Another implementation process involved collaboration with nurse colleagues to use the

intervention with other patients on the unit.

If it was nonpharmacologic and something I could do without a doctor's orders, you

know, I would, after reading the article or, you know, looking into it, I would

probably consult with my fellow nurses, just to see or get their input and say, you

know, “I found this and I thought it would work really well with our patient

population, you know, would you like to help me try it or implement it?” and see

how well it works for them.

Communication strategies were important in diffusing nonpharmacologic interventions on

the nursing unit and throughout the regional medical center.

Um, usually I would bring it to the charge nurse first or the supervisors if it is

something new that I am feeling like that would change, and then we kinda talk

about it to see if it is something we can trial … and then if it is something more

complex, we will send out an email to all the staff, um, and then we talk about it in

huddle at the beginning of each shift. We'll talk about what it is we are trialing, or

what it is we are wanting to, you know, kinda put it into plan and we will put it,

make notes on the board as well.

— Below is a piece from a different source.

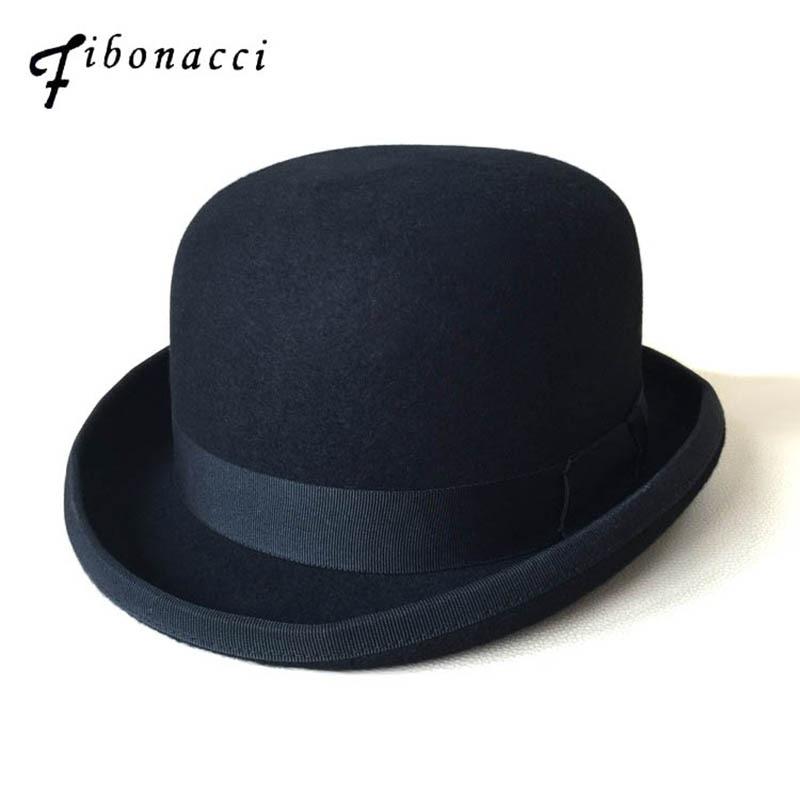 Fibonacci Hat Black Steampunk Victorian Formal Dome Hat Wool Felt Vintage Magician Fedoras Mad Hatter President Bowler Hat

Um, and then we usually give it at least a week,

and if it is going bad then we kinda cut it off, but if it seems to be working … then

our manager usually presents that to the other managers, and I know we have

adopted things that other floors have started.”

Discussion

The current study provides an understanding of nurses' perspectives regarding the

antecedents to evidence-based pain management decision making through quantitative

results illustrated with qualitative findings. The interview responses supported the

quantitative findings and provided a richer understanding.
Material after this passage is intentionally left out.